Oleh: Asvi Warman Adam
Selama 50 tahun studi G30S telah berkembang pesat dengan dibukanya berbagai arsip di AS, Inggris, Australia, Rusia, Jerman, Jepang, dan Tiongkok. Bermunculan pula para peneliti mengenai tema ini di sejumlah negara, seperti di Belanda, Jepang, dan terutama Australia, selain—tentu saja—dari Indonesia sendiri.
Setelah meletus Gerakan 30 September 1965, sampai sekarang telah diterbitkan ribuan tulisan serta banyak film dan program televisi.
Dari perspektif historiografi yang menonjolkan HAM, gelombang pengkajian itu dapat dibagi atas lima episode. Pada tahap pertama diperdebatkan siapa di balik peristiwa itu. Fase berikutnya merupakan periode yang panjang, berupa monopoli sejarah sepanjang Orde Baru, hanya versi tunggal pemerintah yang diperbolehkan.
Pada episode ketiga, korban mulai bersuara setelah Soeharto berhenti sebagai presiden tahun 1998. Tahun 2008 sudah muncul narasi baru yang utuh mengenai Gerakan 30 September (G30S), seperti ditulis John Roosa yang menjadi tonggak keempat. Episode kelima ditandai dengan pemutaran film Jagal (2012) dan Senyap (2014), yakni ketika para pelaku mulai berterus terang.
Lima Narasi, Lima Aspek
Pada episode pertama, yang diperdebatkan siapa dalang G30S 1965? Buku pertama mengenai peristiwa ini 40 Hari Kegagalan ”G30S”, 1 Oktober-10 November 1965. Bukut ini terbit 27 Desember 1965 atas prakarsa Jenderal Nasution, yang menugasi beberapa pengajar sejarah Universitas Indonesia (UI).
Walaupun belum menggunakan label ”G30S/PKI”, buku ini sudah menyinggung keterlibatan Partai Komunis Indonesia (PKI) dalam percobaan kudeta tersebut. Akan tetapi, pandangan yang berbeda diajukan ilmuwan AS, Ben Anderson dan Ruth McVey, yang melihat keterlibatan AD. Laporan itu, yang kemudian dikenal sebagai ”Cornell Paper”, terungkap keberadaannya lewat Washington Post edisi 5 Maret 1966.
Tahun 1967, Guy Pauker dari Rand Corporation yang dianggap dekat dengan CIA memberi tahu Mayjen Soewarto, Komandan Seskoad, tentang keberadaan Cornell Paper dan menyarankan agar ditulis buku tandingan. Soewarto kemudian mengirim Nugroho Notosusanto dan Letkol Ismail Saleh, seorang jaksa dalam persidangan Mahkamah Militer Luar Biasa (Mahmilub), untuk melakukan penulisan di AS.

→ DATA BERIKUT
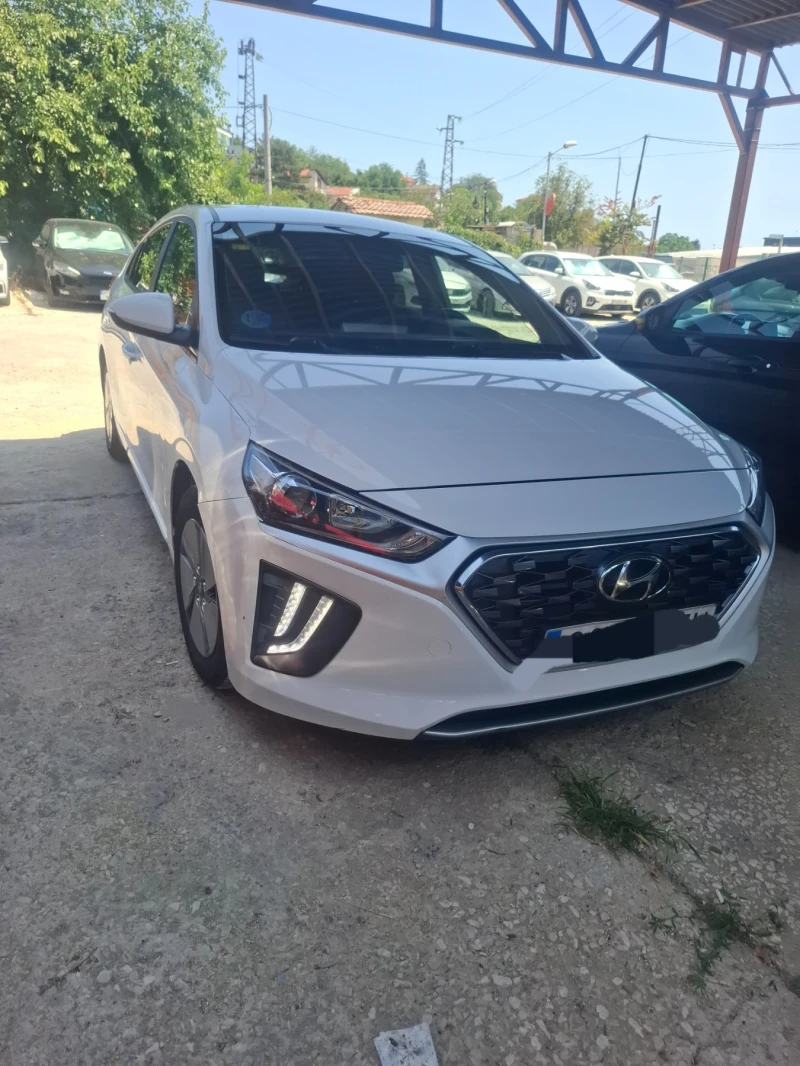 Hyundai Ioniq 1.6i hybrid - 23400 лв. - 75874918 1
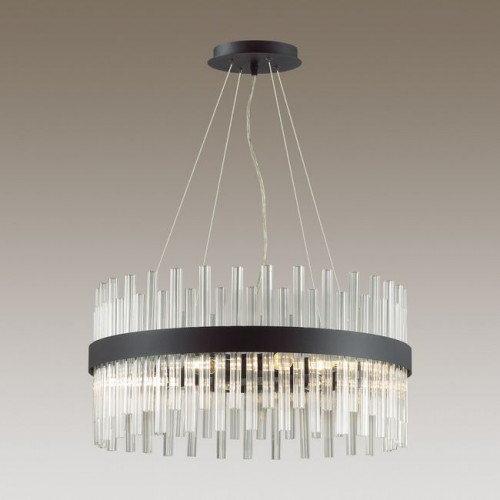 Люстра 5272/6 Lumion Черный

→ KEGIATAN 1
Jawablah pertanyaan berikut berdasarkan bacaan tentang kajian G30S.
(a) Pada tahun berapa muncul narasi baru yang utuh mengenai G30S yang ditulis John Roosa?
(b) Pada tanggal berapa buku 40 Hari Kegagalan "G30S", 1 Oktober-10 November 1965 terbit?
(c) Melalui surat kabar apa keberadaan "Cornell Paper" terungkap?
→ KEGIATAN 2
Tulislah lanjutan bacaan tentang kajian G30S, dimulai sesudah kalimat terakhirnya.

→ JAWABAN 1
(a) Tahun 2008.
(b) 27 Desember 1965.
(c) Washington Post edisi 5 Maret 1966.

→ JAWABAN 2
Dengan bantuan Guy Pauker, Nugroho Notosusanto dan Ismail Saleh berhasil membuat buku The Coup Attempt of September 30 Movement in Indonesia. Buku ini dibagikan kepada peserta Kongres Sejarawan Asia (IAHA) di Kuala Lumpur tahun 1968. Prestasi besar ini menyebabkan Pusat Sejarah ABRI mendapat tempat yang luas di bekas kediaman Dewi Soekarno di Wisma Yaso, yang kemudian menjadi Museum Satria Mandala, Jalan Gatot Subroto, Jakarta. Bahkan, kelak, Nugroho Notosusanto dan Ismail Saleh menjadi menteri.
Dalam kunjungan ke AS, Nugroho Notosusanto dan Ismail Saleh membawa berbagai dokumen, termasuk berkas perkara Mahmilub terhadap Heru Atmojo yang melampirkan visum et repertum jenazah enam jenderal yang jadi korban G30S. Dokumen ini sempat terbaca oleh Ben Anderson, yang selanjutnya menulis artikel menggemparkan bahwa tak benar terjadi pencungkilan mata dan penyiletan kemaluan para jenderal. Episode kedua narasi G30S adalah sosialisasi versi tunggal penguasa oleh Nugroho Notosusanto melalui penerbitan buku Sejarah Nasional Indonesia tahun 1975, terutama jilid 6 yang melegitimasi rezim Orde Baru. Nugroho juga memprakarsai pembuatan film Pengkhianatan G30S/PKI yang disutradarai Arifin C Noer, 1984. Film itu wajib tayang di layar televisi setiap malam tanggal 30 September.
Sejak 1967 dilakukan desukarnoisasi dalam sejarah Indonesia. Berhentinya Soeharto sebagai presiden Mei 1998 menandai episode ketiga narasi G30S. Korban mulai bersuara. Sejarah lisan pun dikerjakan, yang menonjol di antaranya 1965: Tahun yang Tidak Pernah Berakhir. Persatuan Purnawirawan AURI juga menerbitkan Menguak Kabut Halim.
Episode keempat narasi G30S ditandai penerbitan buku John Roosa, Dalih Pembunuhan Massal, tahun 2008. Bila semula yang diperdebatkan siapa dalang kudeta 1965, kini fokusnya beralih: siapa dalang pembantaian 1965. Roosa dalam bukunya yang kini bisa diunduh di internet menganggap aksi G30S itu dijadikan dalih melakukan pembunuhan massal. Film Jagal (The Act of Killing) karya Joshua Oppenheimer menandai episode kelima narasi G30S. Bila sebelumnya para korban berbicara, kini pelaku bersaksi. Film ini meraih penghargaan dalam berbagai festival film di mancanegara dan dinominasikan sebagai film dokumenter terbaik Piala Oscar 2014.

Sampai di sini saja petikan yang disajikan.